[MUD-Dev] Virtual machine design
Chris Gray
cg at ami-cg.GraySage.Edmonton.AB.CA
Sat Apr 17 10:21:21 CEST 1999
[Ben Greear:]
>4) I think it would be pretty cool to implement such a system, just for the
>sake of coding it up, but I don't see the practical benefits. Please
>enlighten me! :)
My reasons aren't before-the-fact reasons, but are advantages noted after
it had been accomplished. I was working on interpreters when the idea of
putting a MUD around one came up.
- if your MUD is disk-based rather than memory based, you need accessor
functions to get at things. When you are planning on thousands of
lines of code, its tedious and error prone to have to write those
calls all over the place. Having an in-MUD language means that the
code can be visually simpler, and the compiler takes care of all of
the details. C++ users might be able to cleanly hide all of that
stuff, but that wasn't an option for me.
- MUD languages often have security considerations, such as doing things
on function entry. Having an in-MUD language makes this automatic,
rather than manual.
- the datatypes that are useful for MUDs are often not directly present
in implementation languages. E.g. flexible arrays with full bounds
checking, a seamless string type, etc. Many of the things that, say,
C++ has, you likely want your MUD programmers to *not* have access
to, like pointers. Or maybe Java's networking and file I/O functions.

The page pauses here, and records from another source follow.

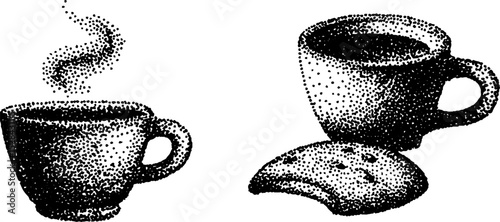 Stippling ink illustration of coffee cups with steam and cookie detailing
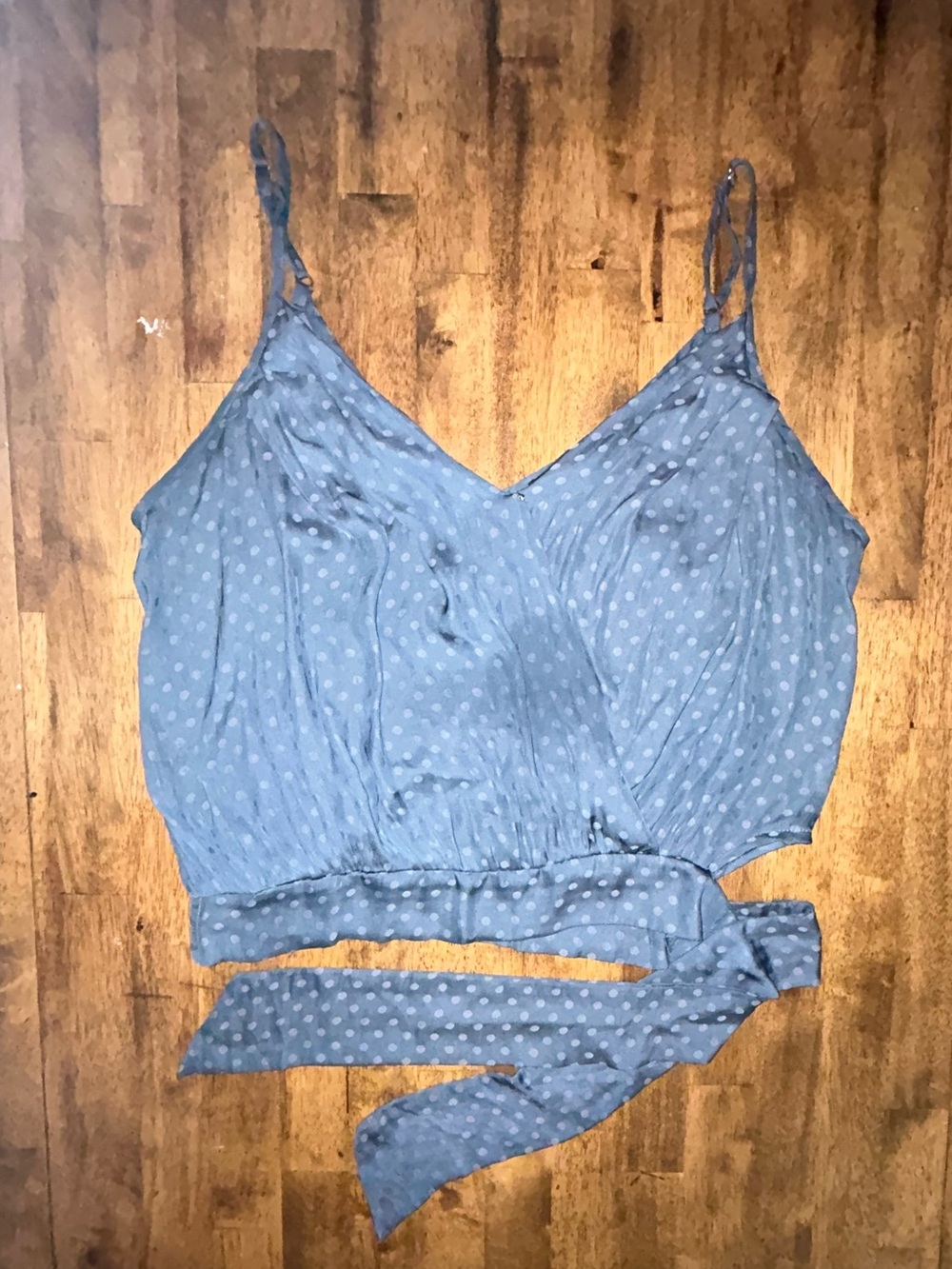 Honey Punch Blue Polka Dot Wrap Crop Top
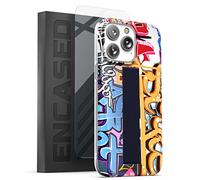 Encased Finger Loop Case Designed for iPhone 14 PRO MAX Case with Hand Strap and Screen Protector (Cool Graffiti Art)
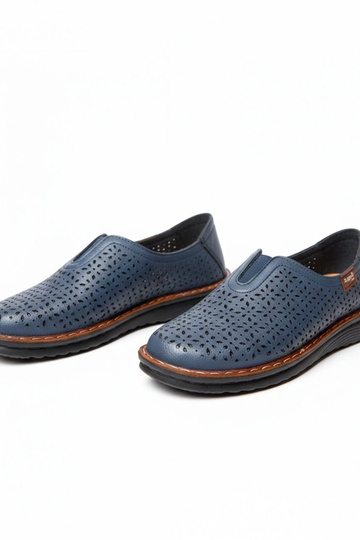 Dunkelblaue durchbrochene Halbschuhe Rosa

- with an in-MUD language, it is often possible to modify things while
the MUD is up and running. That is much trickier if you are using
normal compiled code, on a function-by-function basis.
- although I'm a fan of strongly typed languages (compiler, please help
me get this right...), there are cases when run-time type checking
is valuable - that requires entire additional frameworks of stuff
if done in traditional compiled languages.
- I wanted an inheritance model that inherits values, not structure. That
doesn't work if the implemenation language does inheritance of
structure, like C++ and Java do.
- C syntax, and hence C++ and mostly Java syntax, well sucks. I'd rather
have something cleaner to present to beginner programmers.
There are likely more, but that's all that come to mind at the moment.
--
Don't design inefficiency in - it'll happen in the implementation.